▶ [EXCERPT]
Longer answer: actually, still no.
On Wednesday, Mitt Romney called Donald Trump out for not releasing his tax returns.[fn1] At the GOP debate last night, Trump explained that he wasn’t releasing his tax returns because he’s currently under audit. But his post-debate explanation of why he might be under audit is what piqued my interest (and motivated this post): he said the IRS may have targeted him
maybe because of religion, maybe because I’m doing something else, maybe because I’m doing this, although this is just recently.
When pressed on what he meant by saying he may have been targeted because of his religion, he elaborated:
Well maybe because of the fact that I’m a strong Christian, and I feel strongly about it. And maybe there’s a bias,” Trump said, adding, “You see what’s happened. I mean, you have many religious groups have been complaining about that. They’ve been complaining about it for a long time.[fn2]
If Trump’s Christianity[fn3] led to his audit, presumably we, as Mormons, should be concerned, too. The American public views Mormons less warmly than other Christian religions.
Fortunately, religious affiliation doesn’t appear to affect the likelihood of audit. My friend and sometime coauthor David Herzig has a great explanation of why not here. I want to reiterate one of his points, and add a couple more.
The one I want to reiterate is this: audits are really, really rare. The IRS is underfunded, and Congress cuts their funding every year. In fact, in 2015, the individual audit rate hovered somewhere below 1 percent. That means, on average, one out of every 100 tax returns were audited.
But for individuals making more than $1 million, the audit rate was ten times higher. One in ten of these high-income individuals faced an audit in 2015. So on its face, Trump’s audit was probably triggered by his income, not his religious affiliation.[fn4]
Those numbers also tell us that Christianity is a tremendously unlikely trigger. Per Pew, 70.6% of Americans identify as Christian. Christian affiliation, then, would be a really, really blunt instrument to use to figure out who to audit.

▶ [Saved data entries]
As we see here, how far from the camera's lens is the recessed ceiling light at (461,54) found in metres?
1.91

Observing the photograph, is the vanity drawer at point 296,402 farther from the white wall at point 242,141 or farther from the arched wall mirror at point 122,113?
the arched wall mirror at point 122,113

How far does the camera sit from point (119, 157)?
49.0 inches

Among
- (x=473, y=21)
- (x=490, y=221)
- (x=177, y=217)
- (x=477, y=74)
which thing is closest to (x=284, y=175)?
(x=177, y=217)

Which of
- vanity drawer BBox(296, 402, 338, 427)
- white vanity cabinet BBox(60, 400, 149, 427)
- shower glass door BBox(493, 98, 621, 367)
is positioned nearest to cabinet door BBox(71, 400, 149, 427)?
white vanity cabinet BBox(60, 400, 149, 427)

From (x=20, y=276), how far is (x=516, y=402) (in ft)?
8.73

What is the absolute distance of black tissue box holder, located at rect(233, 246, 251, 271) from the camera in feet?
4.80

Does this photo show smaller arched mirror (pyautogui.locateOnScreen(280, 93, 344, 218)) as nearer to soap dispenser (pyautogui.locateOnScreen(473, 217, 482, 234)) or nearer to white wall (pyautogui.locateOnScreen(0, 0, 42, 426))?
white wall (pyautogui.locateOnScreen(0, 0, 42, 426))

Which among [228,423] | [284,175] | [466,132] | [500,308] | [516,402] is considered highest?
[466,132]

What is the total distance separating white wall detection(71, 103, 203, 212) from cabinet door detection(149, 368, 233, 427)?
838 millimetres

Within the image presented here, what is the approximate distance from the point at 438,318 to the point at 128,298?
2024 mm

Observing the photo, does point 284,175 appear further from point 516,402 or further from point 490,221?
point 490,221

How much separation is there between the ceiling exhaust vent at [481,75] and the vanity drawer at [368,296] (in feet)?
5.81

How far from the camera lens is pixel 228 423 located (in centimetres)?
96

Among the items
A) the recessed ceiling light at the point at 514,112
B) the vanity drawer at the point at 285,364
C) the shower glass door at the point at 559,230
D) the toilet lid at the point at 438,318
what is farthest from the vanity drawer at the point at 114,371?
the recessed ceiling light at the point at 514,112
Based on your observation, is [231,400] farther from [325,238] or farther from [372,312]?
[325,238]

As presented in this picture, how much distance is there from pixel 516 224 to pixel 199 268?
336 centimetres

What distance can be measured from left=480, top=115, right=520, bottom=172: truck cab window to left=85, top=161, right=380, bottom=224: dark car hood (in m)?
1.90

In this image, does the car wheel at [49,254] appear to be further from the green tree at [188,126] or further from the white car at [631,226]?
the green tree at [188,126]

▶ [GIVEN TASK A]
Answer these questions from the post about Trump's audit claim:
(i) Who called Trump out on Wednesday for not releasing his tax returns?
(ii) What share of individuals making more than $1 million faced an audit in 2015?
(iii) According to Pew, what percentage of Americans identify as Christian?
▶ [GIVEN TASK B] Extend the post about Trump's audit claim by writing the next part, starting after its last sentence.

▶ [ANSWER A]
(i) Mitt Romney
(ii) One in ten
(iii) 70.6%

▶ [ANSWER B]
And frankly, it’s really hard to tell religious affiliation from tax returns. If you’re one of the 30 percent or so of Americans who itemize deductions, and pay tithing to the church, you’ll include the name of the church on your tax return. But figuring out who to audit by looking through 147 million returns and trying to find particular religious donations seems like a really inefficient way to target delinquent taxpayers, especially because, to the best of my knowledge, there’s no correlation between religious affiliation and cheating on taxes.
Which is to say, you can rest easy that your religious affiliation isn’t going to increase your likelihood of audit. (Though if you’re really worried about it, you might want to make sure you don’t earn more than $1 million in any given year.)
[fn1] (Side note: candidates’ releasing their tax returns has a long and storied history, going back at least to Nixon in 1952. In fact, if you want to see past presidential tax returns, as well as the returns of several former presidential candidates, you can look here.)
[fn2] You can watch the video of his explanation here if you want.
[fn3] By the way, any comments debating Trump’s assertion that he is a Christian will be immediately and unceremoniously deleted. For purposes of this post, his religiousity is only relevant to the extent it did or did not motivate an IRS audit.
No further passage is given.